** What you are asked to do **
Restate the passage on engineering structures from "The Thornton Quarry is" to "of the environment.", substituting "sewage system" for "septic system".

The Golden Gate Bridge is an amazing structure. Massive, sitting across a fault line, beautiful and elegant in a way that complements nature and the surrounding city. The Hoover Dam is enormous too. It holds back mind-boggling volumes of water. It makes electricity. It was built with architectural style as well as engineering grace. Both structures are fierce. One holds back calamitous volumes of water the other suspends vast swaths of wheeled humanity. They make commerce happen, they keep the lights on, the wheels moving and the gears cranking. They are clean, quiet, and amazing. They are additive processes. We take a spot with nothing, we add something and the spot is better for humanity. These structures always stand, tall and strong, fighting against and even subjugating the forces of nature. Saddling falling water, with bit and bridle, breaking nature’s like the spirit of a horse. Nations brag about these projects as signs of how they’ve arrived or why they should remain world powers.
Consider the anti-hero. The mild-mannered and the humble. The overlooked wallflower of history. The quiet girl at the cocktail party.
The Thornton Quarry is world’s largest open-air septic system. Polite people don’t brag about their septic system. Nobody takes selfies in front of the plumbing. The Thornton Quarry wasn’t “built-up” it was excavated away. It doesn’t stand, fighting against nature. It was built to reflect man’s harmony with nature, recognize a partnership, stewardship, or a caretaker responsibility of the environment.

** Provided data **
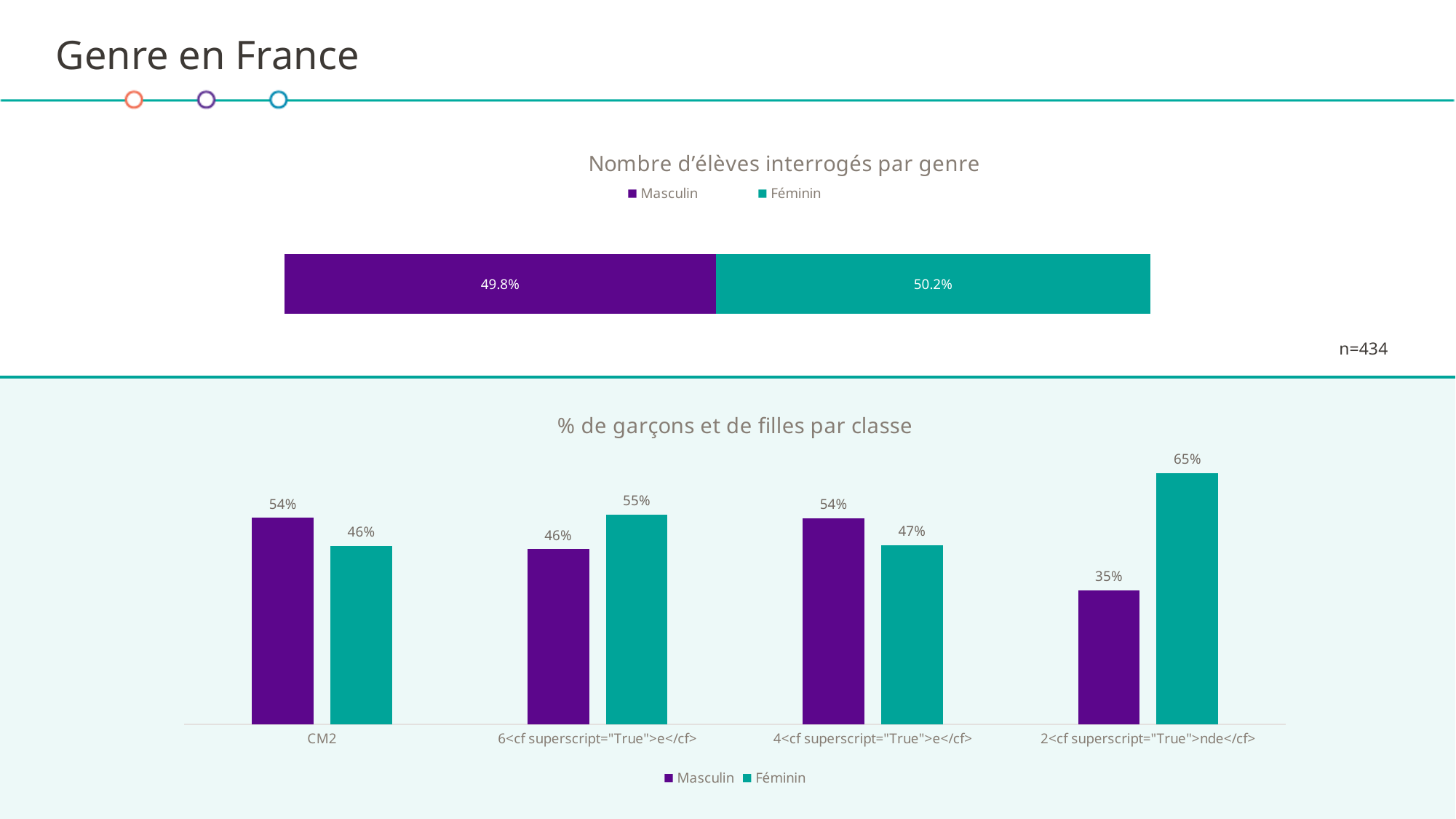
In the chart '% de garçons et de filles par classe', how many categories are shown on the x axis? 4 In the chart '% de garçons et de filles par classe', which category has the lowest Masculin value? 2nde (the last category) In the chart '% de garçons et de filles par classe', what is the Masculin value for the last category (2nde)? 35% In the chart '% de garçons et de filles par classe', what is the difference between the Féminin and Masculin values for the last category (2nde)? 30% In the chart '% de garçons et de filles par classe', what is the Masculin value for CM2? 54% In the chart '% de garçons et de filles par classe', what is the Féminin value for CM2? 46% In the chart 'Nombre d'élèves interrogés par genre', what is the value for Masculin? 49.8% In the chart '% de garçons et de filles par classe', which category has the highest Féminin value? 2nde (the last category) In the chart 'Nombre d'élèves interrogés par genre', which series has the larger share, Masculin or Féminin? Féminin In the chart '% de garçons et de filles par classe', what is the Féminin value for the last category (2nde)? 65% In the chart 'Nombre d'élèves interrogés par genre', what is the value for Féminin? 50.2% In the chart 'Nombre d'élèves interrogés par genre', how many series does the legend list? 2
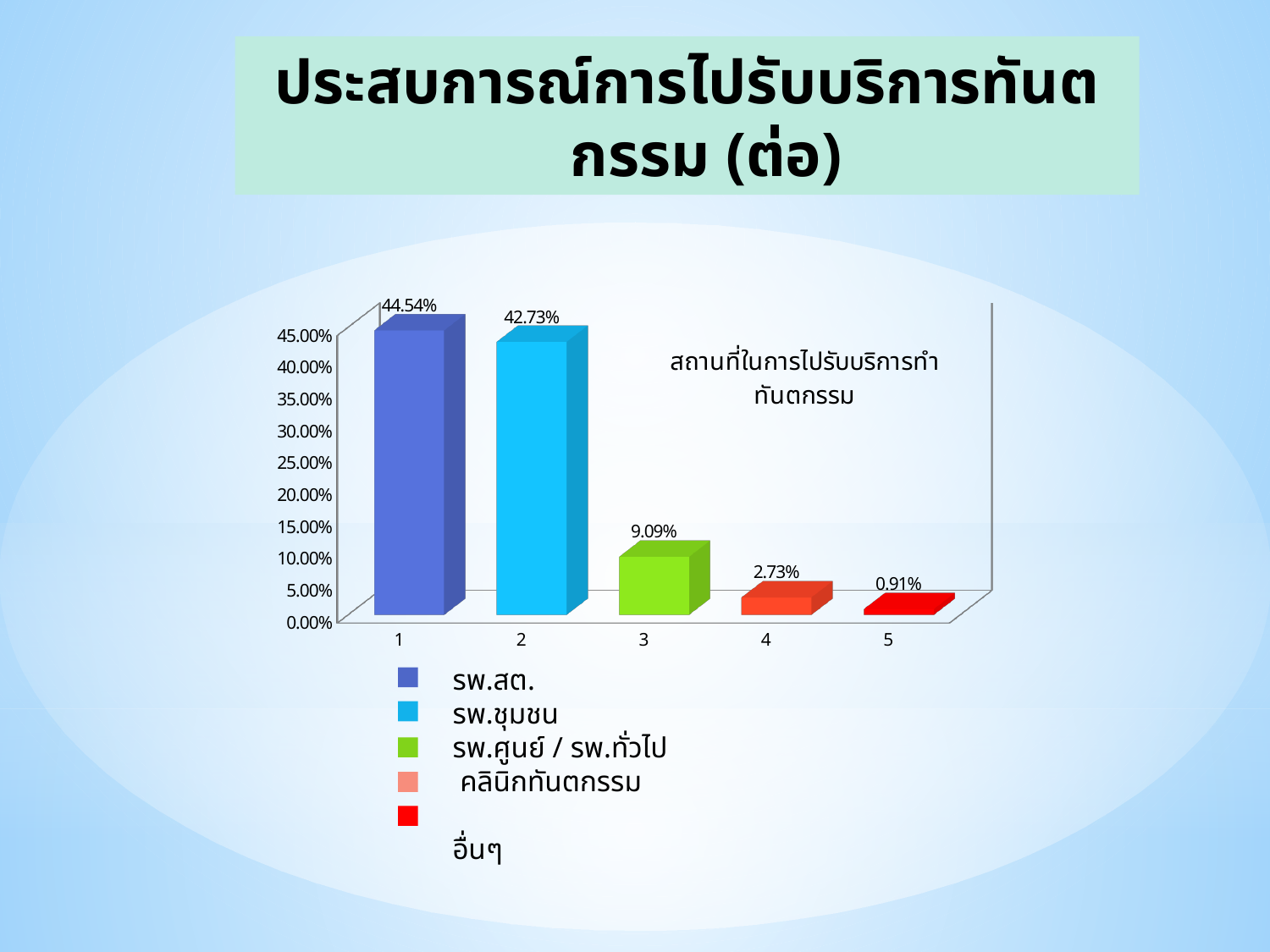
What kind of chart is shown on the slide? bar chart How many bars are plotted in the chart? 5 What is the value shown for category 3 (รพ.ศูนย์ / รพ.ทั่วไป)? 9.09% What is the difference between the values for category 1 and category 2? 1.81% What is the value shown for category 1 (รพ.สต.)? 44.54% Which category has the highest value? 1 (รพ.สต.) Which is larger, the value for category 3 or the value for category 4? category 3 What is the difference between the values for category 3 and category 4? 6.36% What is the value shown for category 5 (อื่นๆ)? 0.91% What is the value shown for category 2 (รพ.ชุมชน)? 42.73% Which category has the lowest value? 5 (อื่นๆ) Do the values rise or fall from category 1 to category 5? fall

** Solution to the problem **
The Thornton Quarry is world’s largest open-air sewage system. Polite people don’t brag about their sewage system. Nobody takes selfies in front of the plumbing. The Thornton Quarry wasn’t “built-up” it was excavated away. It doesn’t stand, fighting against nature. It was built to reflect man’s harmony with nature, recognize a partnership, stewardship, or a caretaker responsibility of the environment.